--- Data ---

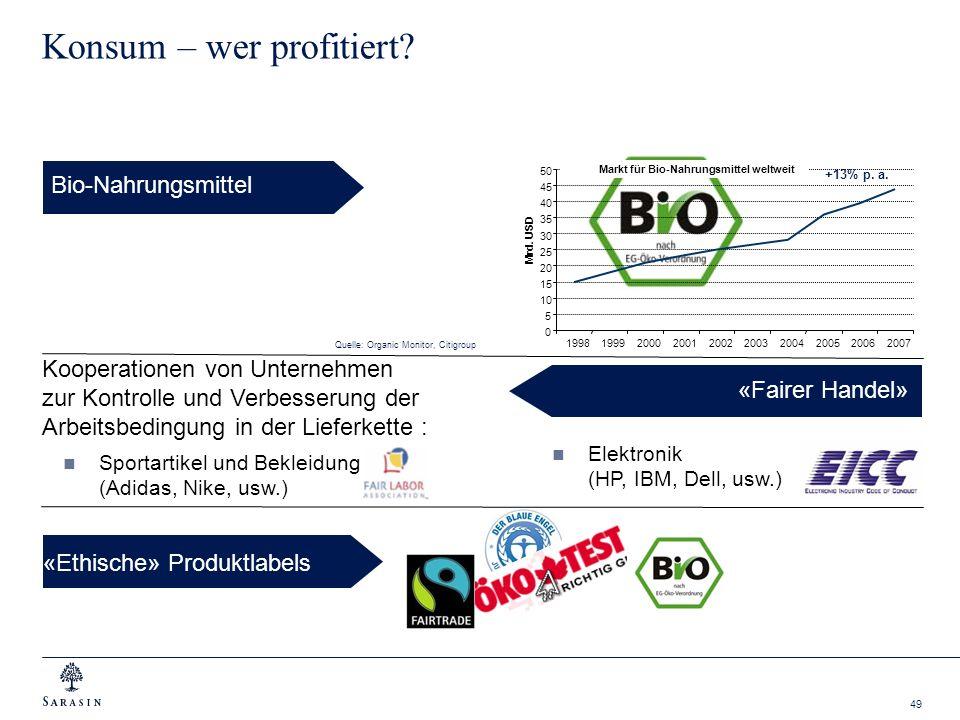 49 Konsum – wer profitiert? Bio-Nahrungsmittel «Fairer Handel» Kooperationen von Unternehmen zur Kontrolle und Verbesserung der Arbeitsbedingung in de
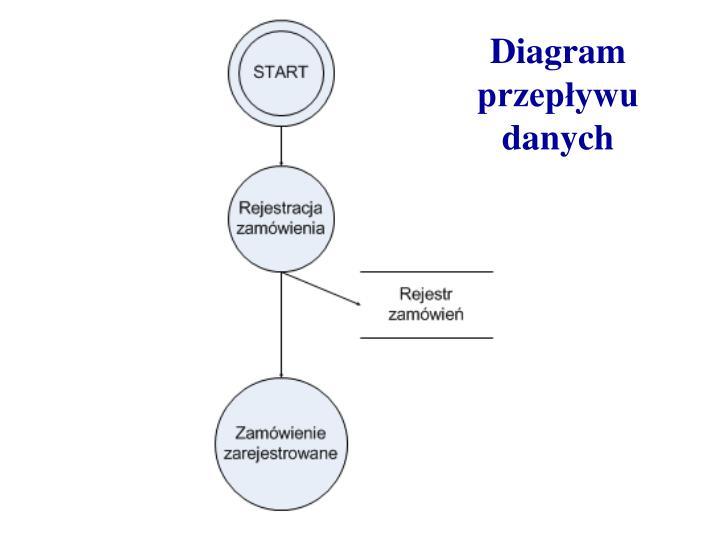 Diagram przepływu danych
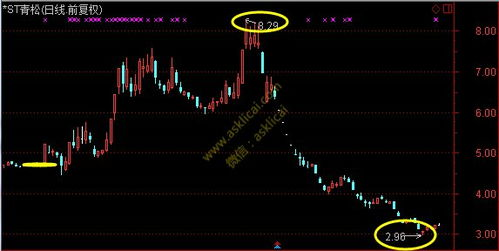 青松建化股票最高价和最低价是多少?现在5.24,能进么?求高手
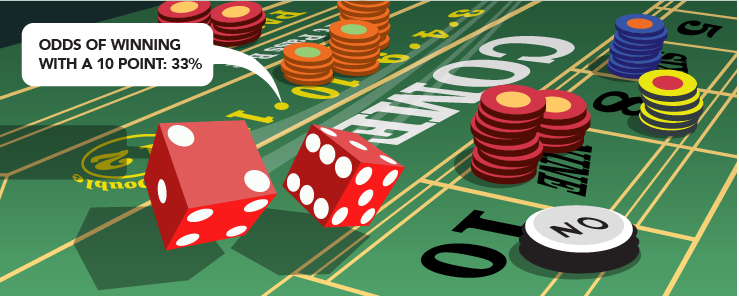 Odds of winning craps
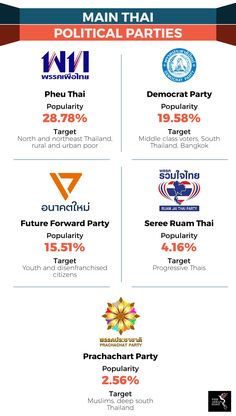 Considering Thailand's high internet penetration, digital campaigning could be a huge advantage for the NCPO. Political Party, Democratic Party, Maine, Politics, Parties, Social Media, Fiestas, Fiesta Party, Receptions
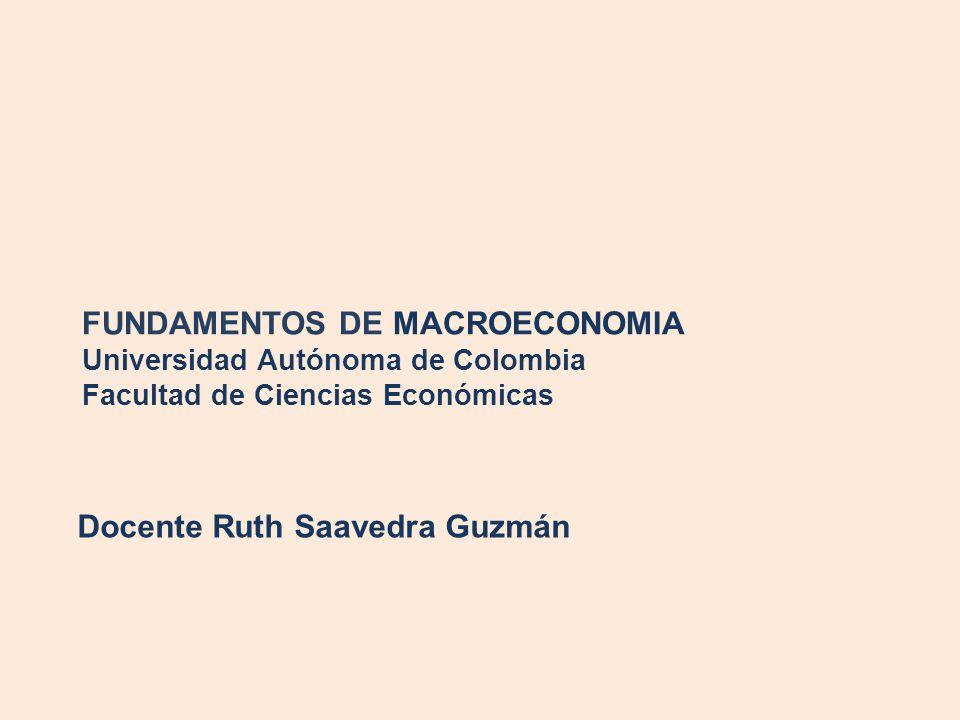 FUNDAMENTOS DE MACROECONOMIA Universidad Autónoma de Colombia Facultad de Ciencias Económicas Docente Ruth Saavedra Guzmán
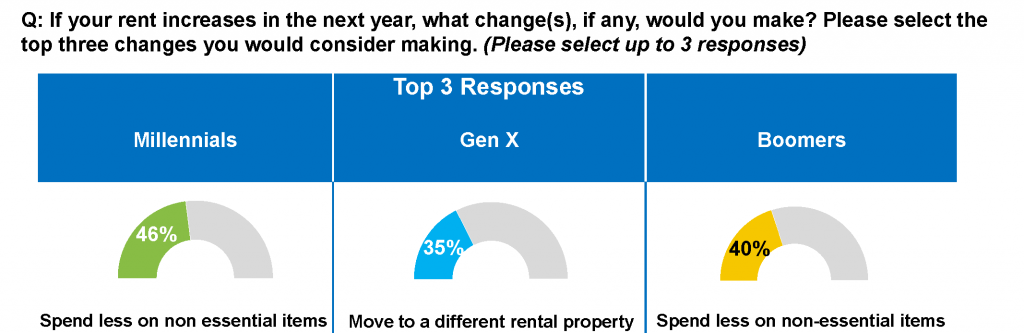 Freddie Mac: Millennials and Boomers more likely to curb spending over moving.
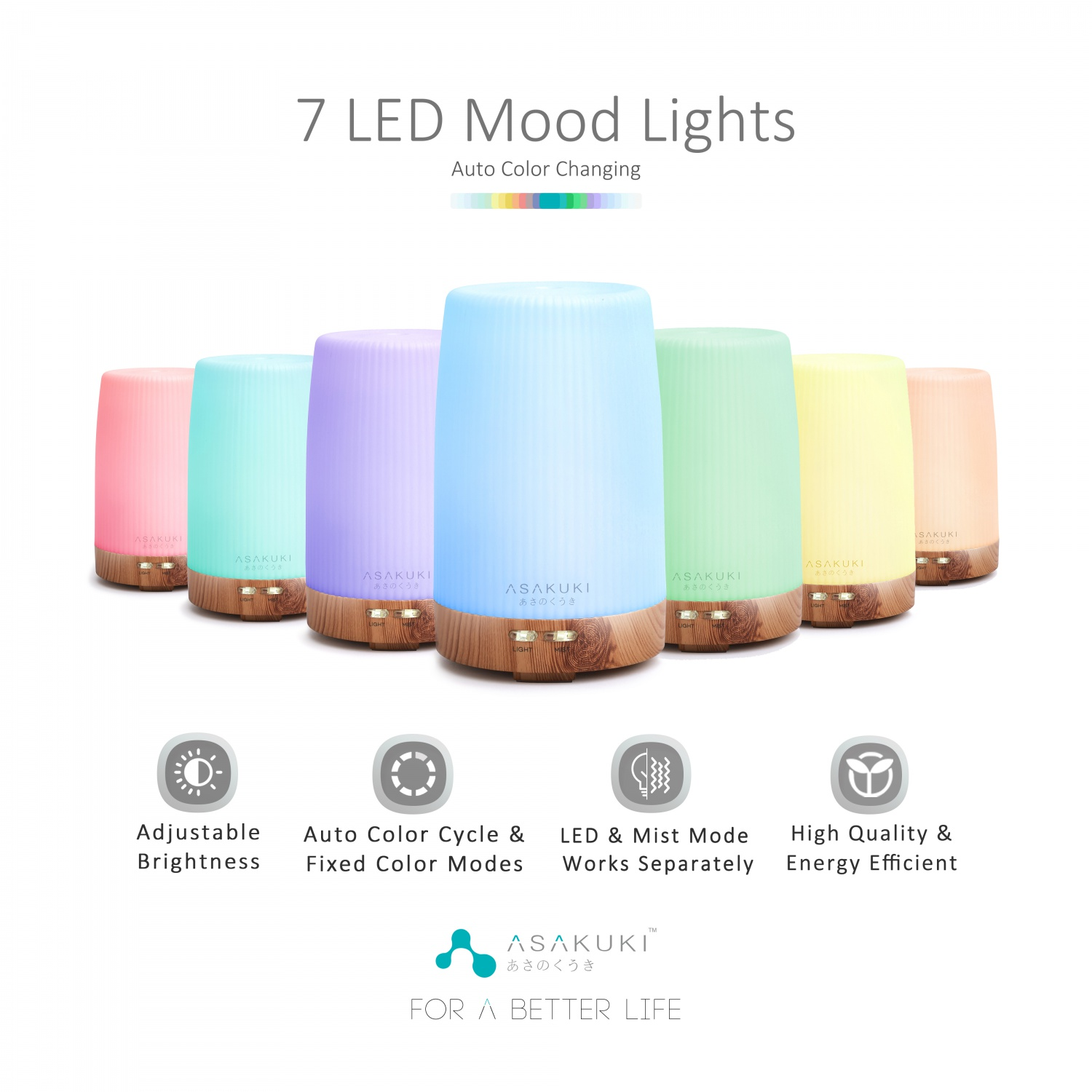 ASAKUKI Portable Essential Oil Diffuser 100ml Mist Humidifier with 7 LED Light Color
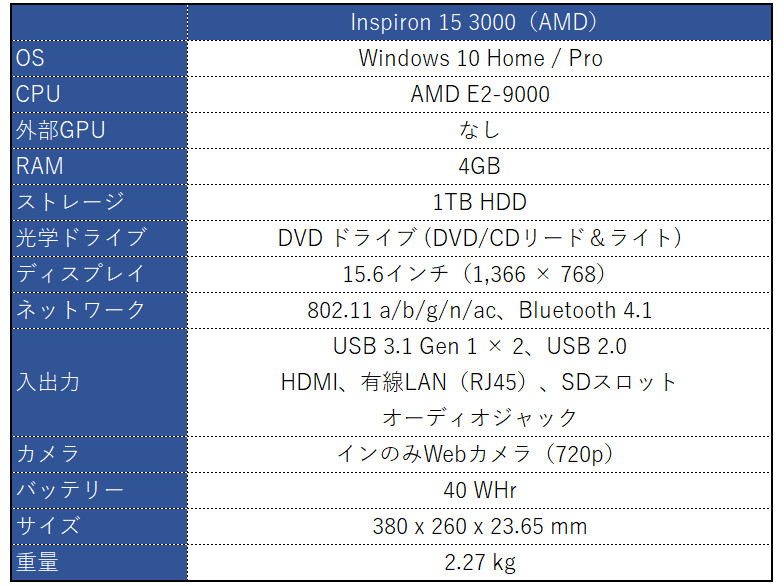 DELL Inspiron 15 3000 AMD スペック表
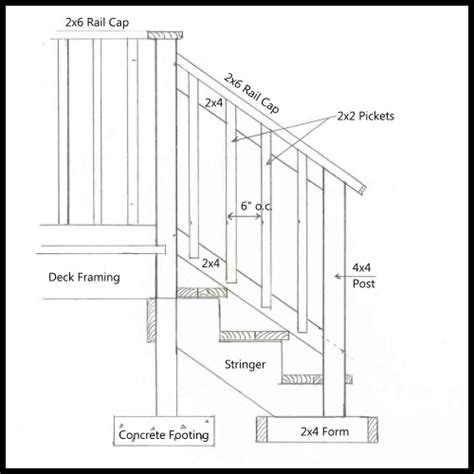 All of our deck railing, porch railing and stair railing systems, are national building code approved for all commercial and residential applications. Horizontal Deck Railing Code - Decks : Home Decorating Ideas #rvPkNW1q2Y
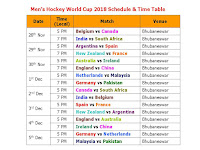 2018 Men's Hockey World Cup schedule, Men's Hockey World Cup 2018 Schedule & Time Table, FIH Hockey World Cup 2018, Kalinga Stadium Bhubaneswar, Odisha, India hockey team, hockey world cup 2018 all teams & player list, 2018 hockey world cup all teams, India vs Pakistan match, local time, gmt time, place venue, match score, live match, odisha hockey world cup 2018, India hockey world cup 2018 schedule, FIH world cup 2018, full schedule hockey world cup 2018, fixture hockey world cup 2018, hockey men's world cup 2018,  Teams: Belgium, Canada, India, South Africa, Argentina, Spain, New Zealand, France, Australia, Ireland, England, China, Netherlands, Malaysia, Germany, Pakistan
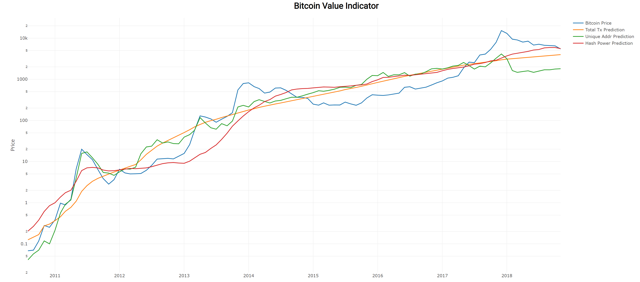 Bitcoin Value Indicator Chart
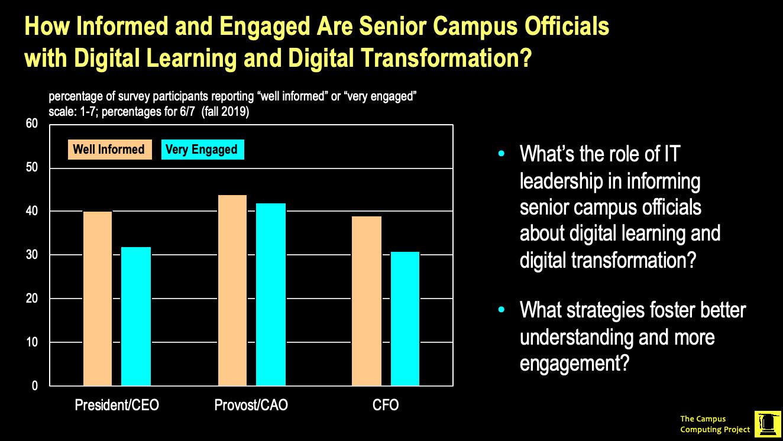 3-Knowledge & Engagement.jpg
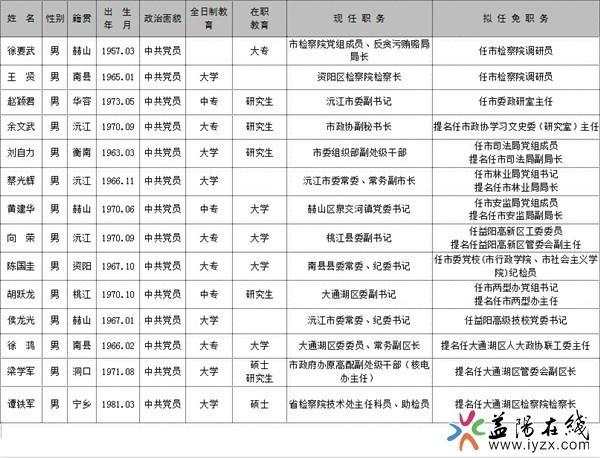 益阳14名市委管理干部任前公示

---

■ **Task to carry out**
Take the records above and transcribe them exactly, dropping every picture.

■ **Completed exercise**
 49 Konsum – wer profitiert? Bio-Nahrungsmittel «Fairer Handel» Kooperationen von Unternehmen zur Kontrolle und Verbesserung der Arbeitsbedingung in de
 Diagram przepływu danych
 青松建化股票最高价和最低价是多少?现在5.24,能进么?求高手
 Odds of winning craps
 Considering Thailand's high internet penetration, digital campaigning could be a huge advantage for the NCPO. Political Party, Democratic Party, Maine, Politics, Parties, Social Media, Fiestas, Fiesta Party, Receptions
 FUNDAMENTOS DE MACROECONOMIA Universidad Autónoma de Colombia Facultad de Ciencias Económicas Docente Ruth Saavedra Guzmán
 Freddie Mac: Millennials and Boomers more likely to curb spending over moving.
 ASAKUKI Portable Essential Oil Diffuser 100ml Mist Humidifier with 7 LED Light Color
 DELL Inspiron 15 3000 AMD スペック表
 All of our deck railing, porch railing and stair railing systems, are national building code approved for all commercial and residential applications. Horizontal Deck Railing Code - Decks : Home Decorating Ideas #rvPkNW1q2Y
 2018 Men's Hockey World Cup schedule, Men's Hockey World Cup 2018 Schedule & Time Table, FIH Hockey World Cup 2018, Kalinga Stadium Bhubaneswar, Odisha, India hockey team, hockey world cup 2018 all teams & player list, 2018 hockey world cup all teams, India vs Pakistan match, local time, gmt time, place venue, match score, live match, odisha hockey world cup 2018, India hockey world cup 2018 schedule, FIH world cup 2018, full schedule hockey world cup 2018, fixture hockey world cup 2018, hockey men's world cup 2018,  Teams: Belgium, Canada, India, South Africa, Argentina, Spain, New Zealand, France, Australia, Ireland, England, China, Netherlands, Malaysia, Germany, Pakistan
 Bitcoin Value Indicator Chart
 3-Knowledge & Engagement.jpg
 益阳14名市委管理干部任前公示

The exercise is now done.